(Spatial question records)
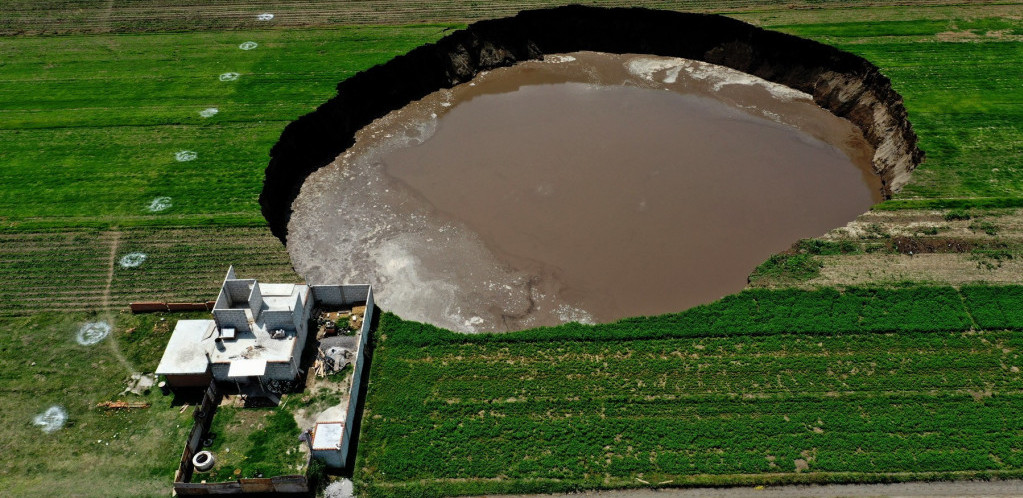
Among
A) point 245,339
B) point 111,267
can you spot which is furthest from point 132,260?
point 245,339

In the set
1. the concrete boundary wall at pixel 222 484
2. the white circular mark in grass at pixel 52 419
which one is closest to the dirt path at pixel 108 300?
the white circular mark in grass at pixel 52 419

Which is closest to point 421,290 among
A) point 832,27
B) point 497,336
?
point 497,336

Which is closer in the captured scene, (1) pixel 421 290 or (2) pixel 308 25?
(1) pixel 421 290

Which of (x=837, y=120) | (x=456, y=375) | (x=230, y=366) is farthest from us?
(x=837, y=120)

[Task]
Can you copy every row above word for word, leaving out the pictures?

[Result of this task]
Among
A) point 245,339
B) point 111,267
can you spot which is furthest from point 132,260?
point 245,339

In the set
1. the concrete boundary wall at pixel 222 484
2. the white circular mark in grass at pixel 52 419
which one is closest to the dirt path at pixel 108 300?
the white circular mark in grass at pixel 52 419

Which is closest to point 421,290 among
A) point 832,27
B) point 497,336
?
point 497,336

Which is closer in the captured scene, (1) pixel 421 290 or (2) pixel 308 25?
(1) pixel 421 290

Which of (x=837, y=120) | (x=456, y=375) | (x=230, y=366) is farthest from us?
(x=837, y=120)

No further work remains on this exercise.